Related: Colin Farrell Talks ‘Absurd’ New Gem 'The Lobster’ and Gaining 40 Pounds for the Part
Oh, yeah, and Reilly can sing his butt off, too. The 50-year-old earned an Oscar nomination for playing the lowly Amos Hart in the hit musical and Best Picture winner Chicago (named for Reilly’s hometown). Then there are films like Walk Hard, which combine the actor’s comedic and musical talents… all delivered with a dramatic undertone. “I approach comedy as if it’s a drama, and that’s what makes it funny,” Reilly told Yahoo Movies in our new episode of Role Recall (watch above). Some highlights:
Casualties of War (1989)
Reilly made his screen debut at 22 in this Vietnam War drama directed by Brian De Palma, who was so impressed with the actor’s work that the filmmaker expanded Reilly’s role in the film. “That movie was insane for me,” he said. “It was the first time I had ever been on an airplane, the first time I had ever been out of the Midwest, the first time I had ever been in a movie. It was wild.”
Boogie Nights (1997)
“I just remember that as being the best summer of my life,” Reilly said about this beloved '70s porn industry tale directed by his close friend and longtime collaborator Paul Thomas Anderson and featuring an ensemble that included Mark Wahlberg, Burt Reynolds, Julianne Moore, and Philip Seymour Hoffman. “We were pulling all these people into our mad world of improvisation and our sense of humor.”
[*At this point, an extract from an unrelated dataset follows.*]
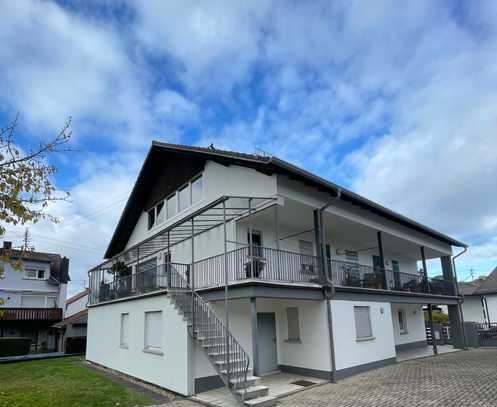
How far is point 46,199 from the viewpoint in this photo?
17.3ft

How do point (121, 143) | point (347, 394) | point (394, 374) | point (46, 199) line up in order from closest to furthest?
point (46, 199) → point (347, 394) → point (394, 374) → point (121, 143)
Related: Mark Wahlberg Role Recall—‘Boogie Nights,’ ‘Three Kings,’ ‘The Departed,’ and More
Chicago (2002)
Reilly described what it was like to film his solo number, “Mr. Cellophane,” in this song-and-dance hit, one of three Reilly films that earned a Best Picture nomination at the Oscars that year (it beat out Gangs of New York and The Hours). “We were in this cavernous, industrial space… and it was pitch black in front of me. So to me it was just like being on stage and performing. I couldn’t see the cameras, I couldn’t see the crew, I couldn’t see anybody.”
Step Brothers (2008)
Reilly had a string of big comedy hits in the '00s, including Talladega Nights and Walk Hard, but none gets him more admirers than this laugher that paired him with Ferrell as highly stunted man-children whose parents marry. “People come up to me every day about that movie,” he said. “For a big, broad comedy, people found a lot of common ground in that movie.”